Problem description
The required answer is the run of lines from the one holding "DJ Out There" to the end of the data below, copied exactly and free of pictures.

(Web page caption snippets)
-- -- --
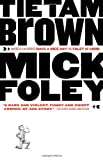 Tietam Brown (1400034132) by Mick Foley
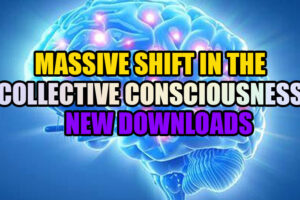 VIDEO: Massive Shift In The Collective Consciousness Plus New Downloads!
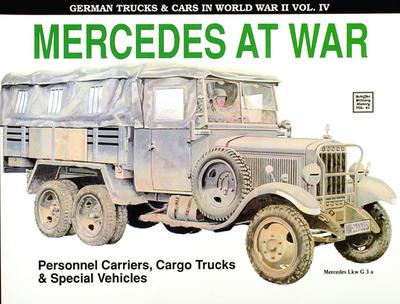 German Trucks & Cars in WWII Vol.IV: Mercedes at War - Frank, Reinhard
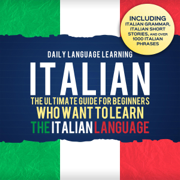 Italian: The Ultimate Guide for Beginners Who Want to Learn the Italian Language, Including Italian Grammar, Italian Short Stories, and Over 1,000 Italian Phrases (Unabridged)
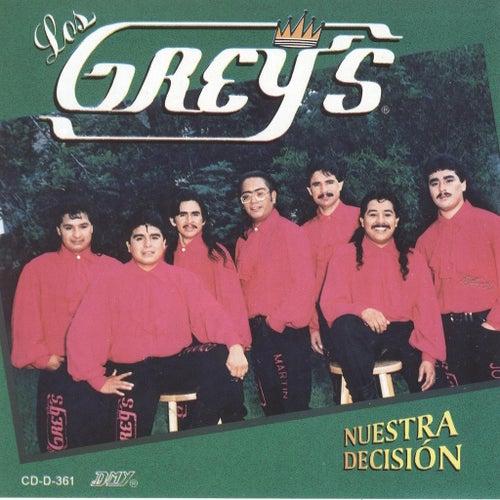 Nuestra Decision von Los Grey's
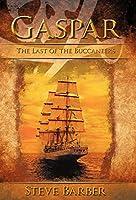 Gaspar: The Last of the Buccaneers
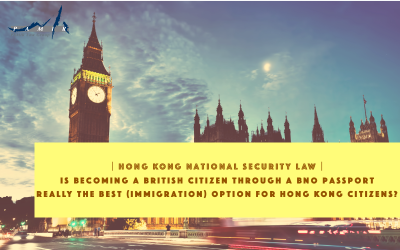 Hong Kong national security law|Is becoming a British citizen through a BNO passport really the best (immigration) option for Hong Kong citizens?
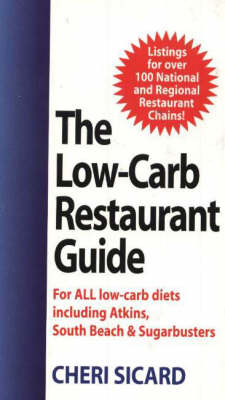 The Low-Carb Restaurant: Eat Well at America's Favorite Restaurants and Stay on Your Diet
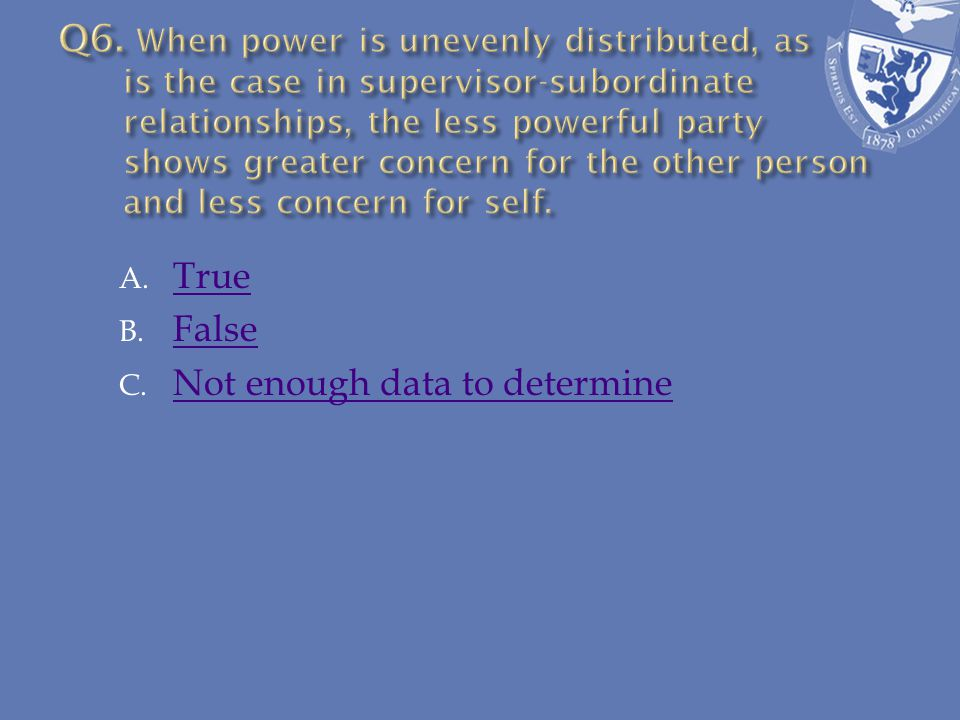 A. True True B. False False C. Not enough data to determine Not enough data to determine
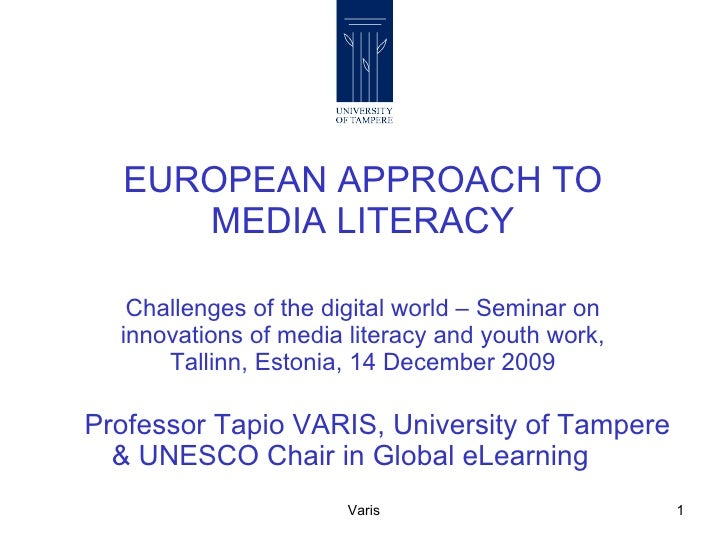 EUROPEAN APPROACH TO MEDIA LITERACY Challenges of the digital world – Seminar on innovations of media literacy and youth w...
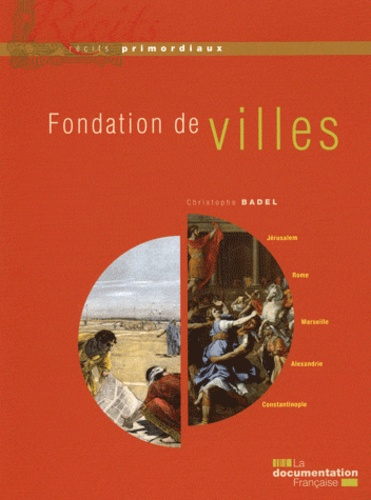 Christophe Badel - Fondation de villes.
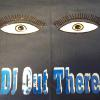 DJ Out There Logo  Got My Eyes On You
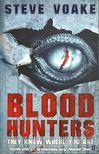 Voake, Steve - Blood Hunters [antikvár]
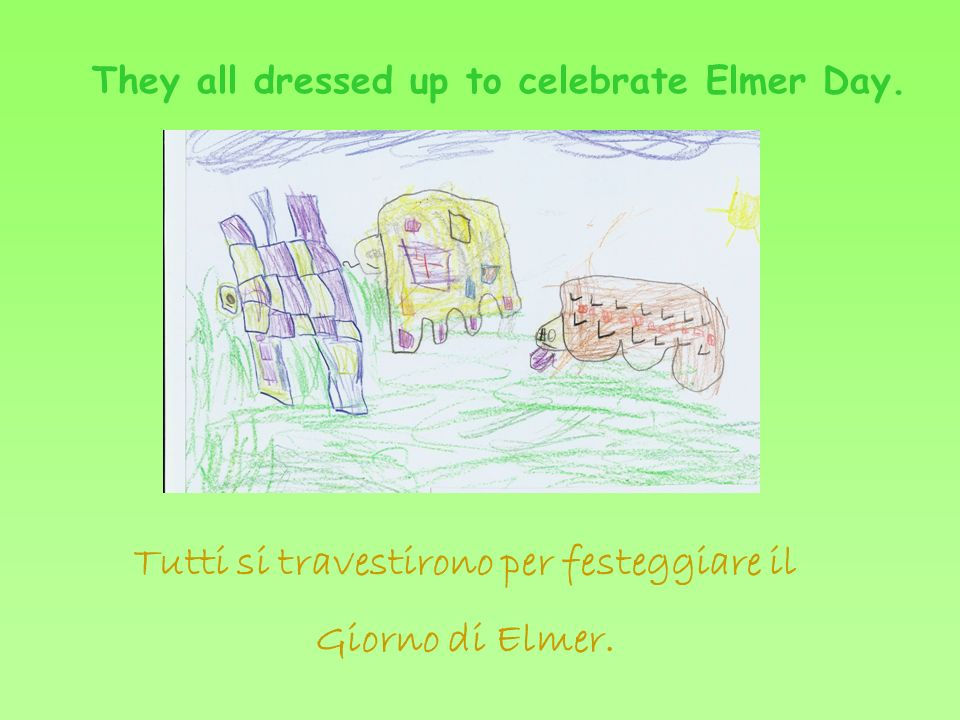 They all dressed up to celebrate Elmer Day.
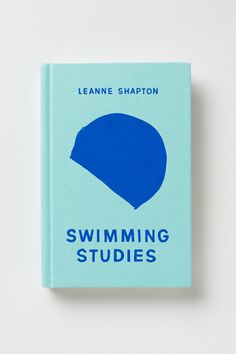 swimming studies by leanne shapton, published in 2012.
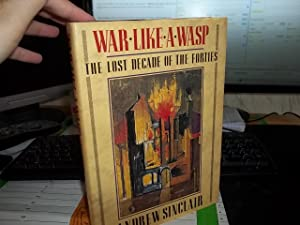War Like a Wasp : The Lost Decade of the Forties: Sinclair, Andrew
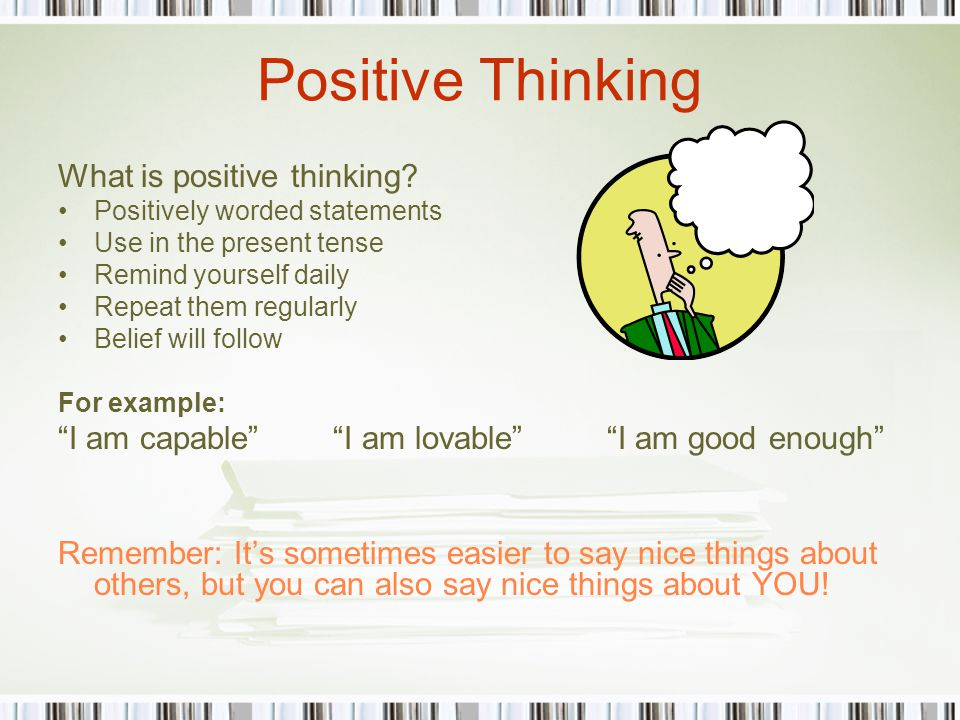 Positive Thinking What is positive thinking.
-- -- --
Exercise output
 DJ Out There Logo  Got My Eyes On You
 Voake, Steve - Blood Hunters [antikvár]
 They all dressed up to celebrate Elmer Day.
 swimming studies by leanne shapton, published in 2012.
War Like a Wasp : The Lost Decade of the Forties: Sinclair, Andrew
 Positive Thinking What is positive thinking.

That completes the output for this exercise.